When I position the pointer below the bottom margin of the screen (out of sight) and start clicking away--applications appear. I can't use the iWeb tooks because the Applicator is out of my sight off the right margin of my screen.

I can access the applications, of course, but I can't use iWeb (as above). I can't see the dock and the trash. I don't see when my flashdrive mounts on the desktop.

I'm relatively new to Macs, so maybe there is an obvious fix that I'm unaware. Any help would be fantastic.

Dan


----------



## dklapsley (Dec 27, 2007)

Well, wouldn't you know it, the problem rather fixed itself. I've had this problem for several days, and now having let the MacBook "go to sleep" as it were---I came back to it with everything now visible. 
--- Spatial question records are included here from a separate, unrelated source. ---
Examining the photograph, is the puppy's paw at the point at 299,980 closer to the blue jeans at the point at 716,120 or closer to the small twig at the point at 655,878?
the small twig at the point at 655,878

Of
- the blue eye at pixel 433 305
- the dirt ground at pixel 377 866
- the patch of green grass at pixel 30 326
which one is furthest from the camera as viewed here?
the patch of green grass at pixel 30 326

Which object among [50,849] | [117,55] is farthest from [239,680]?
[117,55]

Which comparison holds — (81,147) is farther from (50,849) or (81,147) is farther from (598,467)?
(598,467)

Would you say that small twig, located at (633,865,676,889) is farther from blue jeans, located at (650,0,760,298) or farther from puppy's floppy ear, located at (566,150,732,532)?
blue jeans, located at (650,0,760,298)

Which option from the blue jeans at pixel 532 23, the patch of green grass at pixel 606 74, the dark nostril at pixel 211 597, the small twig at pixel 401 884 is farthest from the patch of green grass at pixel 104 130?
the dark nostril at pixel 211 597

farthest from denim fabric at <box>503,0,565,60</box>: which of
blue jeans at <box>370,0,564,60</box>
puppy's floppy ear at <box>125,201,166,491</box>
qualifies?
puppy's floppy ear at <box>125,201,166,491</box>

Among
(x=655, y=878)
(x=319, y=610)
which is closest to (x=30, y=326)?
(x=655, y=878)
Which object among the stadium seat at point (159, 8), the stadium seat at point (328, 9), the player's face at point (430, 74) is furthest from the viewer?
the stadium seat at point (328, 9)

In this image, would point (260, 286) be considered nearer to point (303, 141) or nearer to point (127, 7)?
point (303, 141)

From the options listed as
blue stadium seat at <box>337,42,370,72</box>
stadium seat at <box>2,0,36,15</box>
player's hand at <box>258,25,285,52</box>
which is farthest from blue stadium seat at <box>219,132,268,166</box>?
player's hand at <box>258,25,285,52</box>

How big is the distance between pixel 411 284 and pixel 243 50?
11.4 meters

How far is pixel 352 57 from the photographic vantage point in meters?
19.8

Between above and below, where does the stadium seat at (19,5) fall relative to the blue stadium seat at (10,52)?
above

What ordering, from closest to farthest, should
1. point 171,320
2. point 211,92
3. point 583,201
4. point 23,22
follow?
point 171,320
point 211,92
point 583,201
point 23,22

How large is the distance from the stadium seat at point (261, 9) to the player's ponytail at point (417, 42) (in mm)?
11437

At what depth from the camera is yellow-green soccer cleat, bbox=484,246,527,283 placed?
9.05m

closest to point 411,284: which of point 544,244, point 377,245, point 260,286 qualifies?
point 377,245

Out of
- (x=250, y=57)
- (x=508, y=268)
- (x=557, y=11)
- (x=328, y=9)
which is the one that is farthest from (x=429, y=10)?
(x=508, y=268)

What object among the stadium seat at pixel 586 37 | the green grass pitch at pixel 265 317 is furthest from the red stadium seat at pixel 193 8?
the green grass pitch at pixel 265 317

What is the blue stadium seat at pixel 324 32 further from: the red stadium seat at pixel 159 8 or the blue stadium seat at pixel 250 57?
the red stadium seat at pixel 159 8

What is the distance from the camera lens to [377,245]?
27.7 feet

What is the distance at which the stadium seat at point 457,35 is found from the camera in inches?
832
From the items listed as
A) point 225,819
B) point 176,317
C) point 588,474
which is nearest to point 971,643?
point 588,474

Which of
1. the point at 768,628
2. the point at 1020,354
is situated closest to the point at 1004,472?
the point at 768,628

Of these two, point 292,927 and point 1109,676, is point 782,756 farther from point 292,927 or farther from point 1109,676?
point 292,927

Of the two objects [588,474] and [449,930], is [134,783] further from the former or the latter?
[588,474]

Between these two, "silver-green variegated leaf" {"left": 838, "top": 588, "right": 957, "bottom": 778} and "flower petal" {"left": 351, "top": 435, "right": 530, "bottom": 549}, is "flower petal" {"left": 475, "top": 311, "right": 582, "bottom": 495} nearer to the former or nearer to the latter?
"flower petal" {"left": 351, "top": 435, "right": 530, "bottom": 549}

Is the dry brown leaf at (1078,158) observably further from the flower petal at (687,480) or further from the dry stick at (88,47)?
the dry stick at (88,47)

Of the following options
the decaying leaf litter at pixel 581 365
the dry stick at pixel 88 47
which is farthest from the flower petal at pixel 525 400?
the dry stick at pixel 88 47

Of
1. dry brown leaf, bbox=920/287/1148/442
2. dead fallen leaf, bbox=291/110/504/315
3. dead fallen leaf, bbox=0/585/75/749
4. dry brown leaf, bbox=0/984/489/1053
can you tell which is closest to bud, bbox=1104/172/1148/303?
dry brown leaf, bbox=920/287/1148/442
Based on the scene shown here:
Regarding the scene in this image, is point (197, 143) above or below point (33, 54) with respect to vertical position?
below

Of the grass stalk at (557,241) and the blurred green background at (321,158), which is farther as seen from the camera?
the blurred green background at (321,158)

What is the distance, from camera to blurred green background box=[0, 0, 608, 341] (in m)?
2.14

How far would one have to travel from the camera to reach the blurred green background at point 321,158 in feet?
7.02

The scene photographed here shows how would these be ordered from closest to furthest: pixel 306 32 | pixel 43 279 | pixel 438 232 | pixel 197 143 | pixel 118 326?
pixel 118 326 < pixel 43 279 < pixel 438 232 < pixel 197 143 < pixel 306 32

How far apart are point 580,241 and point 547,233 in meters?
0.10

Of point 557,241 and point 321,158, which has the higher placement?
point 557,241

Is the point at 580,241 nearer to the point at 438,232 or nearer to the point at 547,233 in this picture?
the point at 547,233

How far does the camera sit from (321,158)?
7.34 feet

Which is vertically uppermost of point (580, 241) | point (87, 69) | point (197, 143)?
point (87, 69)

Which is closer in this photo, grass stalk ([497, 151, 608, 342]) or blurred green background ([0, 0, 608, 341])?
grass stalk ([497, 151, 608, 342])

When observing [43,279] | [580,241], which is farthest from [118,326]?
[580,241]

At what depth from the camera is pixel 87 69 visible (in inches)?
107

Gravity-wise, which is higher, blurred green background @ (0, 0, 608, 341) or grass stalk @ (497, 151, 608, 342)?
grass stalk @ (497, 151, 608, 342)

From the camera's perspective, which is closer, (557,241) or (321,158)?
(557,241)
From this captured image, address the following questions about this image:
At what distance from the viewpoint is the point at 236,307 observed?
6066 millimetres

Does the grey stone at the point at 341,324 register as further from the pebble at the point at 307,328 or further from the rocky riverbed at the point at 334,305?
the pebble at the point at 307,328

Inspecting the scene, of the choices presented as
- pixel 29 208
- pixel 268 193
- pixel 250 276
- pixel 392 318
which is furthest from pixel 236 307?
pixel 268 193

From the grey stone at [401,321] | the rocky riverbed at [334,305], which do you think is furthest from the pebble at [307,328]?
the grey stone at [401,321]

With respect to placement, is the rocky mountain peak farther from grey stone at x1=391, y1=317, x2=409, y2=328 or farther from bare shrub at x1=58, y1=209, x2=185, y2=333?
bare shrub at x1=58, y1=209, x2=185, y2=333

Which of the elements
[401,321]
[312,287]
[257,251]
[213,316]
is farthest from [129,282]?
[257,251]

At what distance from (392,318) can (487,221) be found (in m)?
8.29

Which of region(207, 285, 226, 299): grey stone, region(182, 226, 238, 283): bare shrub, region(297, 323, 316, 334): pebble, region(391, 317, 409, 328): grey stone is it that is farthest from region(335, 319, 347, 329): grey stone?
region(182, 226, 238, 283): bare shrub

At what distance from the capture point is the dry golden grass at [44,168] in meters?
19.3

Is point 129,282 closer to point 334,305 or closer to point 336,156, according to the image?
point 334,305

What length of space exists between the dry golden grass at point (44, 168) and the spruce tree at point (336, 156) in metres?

I would still enjoy hearing from anyone who has had a similar problem, or who know what or why this sort of thing happens (and what do do about it in the future---apparently doing nothing seems to work).

Dan


----------



## shuuhen (Sep 4, 2004)

Haven't had the problem myself, but I'd bet it was something weird about detecting displays. Next time, try going to System Preferences->Displays, then click on Detect Displays.


----------



## sinclair_tm (Mar 11, 2005)

Almost sounds like there was some kind of overscan on, or "Universal Access" was on, magnifying the screen.


----------



## dklapsley (Dec 27, 2007)

Thanks for the replies, I appreciate it.  My problem has returned. But the problem goes away when I let the computer sit and go into sleep mode. Then, when I turn it back on, the screen is sized back to normal and I can see everything.

I will try your suggestions, but what should I do about a overscan or "universal access", if that is magnifying the screen on log-in, and what can I do about it?

Or, if I go into System Preferences and click on Detect Displays?

Thanks again for taking the time to answer.

Dan


----------